Given exercise =
Copy each of the following lines word for word, changing nothing.

Supplied material =
* begin *

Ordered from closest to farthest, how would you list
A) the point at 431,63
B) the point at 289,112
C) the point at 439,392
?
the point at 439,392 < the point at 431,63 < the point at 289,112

* end *

Exercise solution =
Ordered from closest to farthest, how would you list
A) the point at 431,63
B) the point at 289,112
C) the point at 439,392
?
the point at 439,392 < the point at 431,63 < the point at 289,112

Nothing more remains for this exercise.